A questão, tal como a coloca, é correcta do ponto de vista formal mas, penso que a experiência do Professor Jorge Miranda lhe permite um crédito de confiança por parte dos potenciais utentes dos serviços da Procuradoria de Justiça que a Professora Maria da Glória Garcia teria ainda que construir dado ser conhecida no meio académico e, eventualmente, político mas não, comparativamente, pela sociedade civil. De facto não sei se foi esta a razão objectiva pela qual o PS não apoiou desde o primeiro momento a sua candidatura mas, penso que o posso inferir nomeadamente pelo perfil inerente aos outros nomes que, no seu comentário, evoca: Freitas do Amaral, António Arnaut ou Laborinho Lúcio, que partilham essa imagem pública. A terminar, permita-me que esclareça que não considero critérios de mérito o género ou a idade mas sim, a competência, o humanismo, o rigor, a boa-fé e a empatia indispensáveis à construção social da confiança em que deve assentar a transparência das relações entre o Provedor de Justiça e os cidadãos.

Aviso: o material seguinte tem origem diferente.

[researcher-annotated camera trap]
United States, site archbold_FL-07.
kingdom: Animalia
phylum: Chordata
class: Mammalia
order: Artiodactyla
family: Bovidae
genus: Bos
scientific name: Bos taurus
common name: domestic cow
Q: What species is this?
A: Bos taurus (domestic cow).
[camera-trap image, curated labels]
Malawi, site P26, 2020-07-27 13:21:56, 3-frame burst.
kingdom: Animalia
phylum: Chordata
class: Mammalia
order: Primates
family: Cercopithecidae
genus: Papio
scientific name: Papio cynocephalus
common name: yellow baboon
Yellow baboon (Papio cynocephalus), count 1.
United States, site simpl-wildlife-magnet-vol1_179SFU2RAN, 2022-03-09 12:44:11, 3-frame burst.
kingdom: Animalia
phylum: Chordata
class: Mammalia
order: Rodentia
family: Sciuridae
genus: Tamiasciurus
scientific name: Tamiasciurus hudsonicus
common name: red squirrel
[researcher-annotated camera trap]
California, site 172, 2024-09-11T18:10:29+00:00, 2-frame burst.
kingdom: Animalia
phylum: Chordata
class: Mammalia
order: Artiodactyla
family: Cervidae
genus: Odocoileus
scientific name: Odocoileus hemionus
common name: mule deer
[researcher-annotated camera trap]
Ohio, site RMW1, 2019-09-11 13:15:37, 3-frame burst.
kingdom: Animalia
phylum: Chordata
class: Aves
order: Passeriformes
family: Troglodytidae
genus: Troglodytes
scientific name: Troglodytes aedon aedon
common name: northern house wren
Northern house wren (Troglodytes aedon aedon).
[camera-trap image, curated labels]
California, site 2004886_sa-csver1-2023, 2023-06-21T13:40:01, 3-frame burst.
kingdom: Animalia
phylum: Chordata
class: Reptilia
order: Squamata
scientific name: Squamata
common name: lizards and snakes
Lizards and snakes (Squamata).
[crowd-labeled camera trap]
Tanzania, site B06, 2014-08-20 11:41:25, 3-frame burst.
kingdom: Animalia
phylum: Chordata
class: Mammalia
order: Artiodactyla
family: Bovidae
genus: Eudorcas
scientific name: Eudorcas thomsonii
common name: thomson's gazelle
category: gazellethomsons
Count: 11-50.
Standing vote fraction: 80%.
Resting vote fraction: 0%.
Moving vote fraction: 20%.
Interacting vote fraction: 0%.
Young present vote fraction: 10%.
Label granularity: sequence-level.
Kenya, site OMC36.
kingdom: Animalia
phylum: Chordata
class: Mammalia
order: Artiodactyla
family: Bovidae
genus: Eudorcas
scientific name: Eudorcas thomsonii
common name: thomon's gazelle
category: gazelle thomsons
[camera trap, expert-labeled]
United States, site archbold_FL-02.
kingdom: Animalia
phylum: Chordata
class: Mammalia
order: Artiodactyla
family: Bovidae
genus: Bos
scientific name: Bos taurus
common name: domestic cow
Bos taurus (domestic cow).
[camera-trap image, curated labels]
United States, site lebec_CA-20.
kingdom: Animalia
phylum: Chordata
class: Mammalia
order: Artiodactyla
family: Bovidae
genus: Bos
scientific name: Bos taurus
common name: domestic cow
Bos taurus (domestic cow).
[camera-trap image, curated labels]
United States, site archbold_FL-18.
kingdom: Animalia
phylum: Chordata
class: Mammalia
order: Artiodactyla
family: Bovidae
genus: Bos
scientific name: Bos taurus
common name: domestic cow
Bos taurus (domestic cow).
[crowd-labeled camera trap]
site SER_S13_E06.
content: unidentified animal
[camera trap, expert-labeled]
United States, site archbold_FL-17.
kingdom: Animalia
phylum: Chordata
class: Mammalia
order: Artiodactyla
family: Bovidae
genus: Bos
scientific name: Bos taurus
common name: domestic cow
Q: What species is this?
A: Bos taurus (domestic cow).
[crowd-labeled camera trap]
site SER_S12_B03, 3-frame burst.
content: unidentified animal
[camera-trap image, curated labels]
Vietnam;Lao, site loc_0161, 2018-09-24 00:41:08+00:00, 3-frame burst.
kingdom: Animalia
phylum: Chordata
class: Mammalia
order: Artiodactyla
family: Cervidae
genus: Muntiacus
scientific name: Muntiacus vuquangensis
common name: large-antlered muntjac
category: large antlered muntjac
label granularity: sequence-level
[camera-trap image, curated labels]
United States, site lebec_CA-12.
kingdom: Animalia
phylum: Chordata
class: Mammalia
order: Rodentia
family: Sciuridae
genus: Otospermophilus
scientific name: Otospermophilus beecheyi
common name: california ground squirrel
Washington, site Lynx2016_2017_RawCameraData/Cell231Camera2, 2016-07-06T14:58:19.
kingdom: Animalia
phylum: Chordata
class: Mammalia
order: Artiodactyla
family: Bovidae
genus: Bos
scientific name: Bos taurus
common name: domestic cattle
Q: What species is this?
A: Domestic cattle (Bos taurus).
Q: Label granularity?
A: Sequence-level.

(Ana Paula Fitas, 30-5-2009)

Unknown disse...

O cargo de Provedor de Justiça está institucionalmente bem definido, constituindo-se como uma reserva de recurso para os cidadãos numa área fragilizada da democracia, a saber, a Justiça… se o exercício do cargo tem conseguido transmitir a imagem necessária à sua indispensável divulgação é outra questão, tal como é outra questão ajuizar sobre as formas de gestão do desempenho destas funções, considerando que poderiam ser muitissimo mais exploradas e rentabilizadas. Nestes termos, privar a população do recurso a uma existência consagrada institucionalmente é, obviamente, limitar os Direitos Fundamentais do Cidadão e, consequentemente, sacrificar o interesse público. Quanto ao Professor Jorge Miranda, pela sensatez, a experiência, o saber, o rigor, a transparência e o sentido de responsabilidade cívica, enquanto qualidades atestadas pelo seu perfil, múltiplas vezes aferido publicamente, considero tratar-se de uma pessoa reconhecidamente dotada das competências requeridas para um melhor desempenho das funções em causa. Quanto à Professora Maria da Glória Garcia, cujo perfil técnico, humano e político é menos conhecido do que o do Professor Jorge Miranda e apesar da boa prestação na audição levada a efeito na Comissão de Assuntos Constitucionais, Direitos, Liberdades e Garantias que acompanhei através do Canal Parlamento, era previsível que obtivesse um menor consenso pluripartidário no que à sua eleição para este cargo, diz respeito… ora, cientes da morosidade do processo e da urgência em o concluir, os diferentes quadrantes políticos deveriam ter tido a capacidade de ultrapassar quezílias menores da luta partidária pré-eleitoral… em nome do interesse público!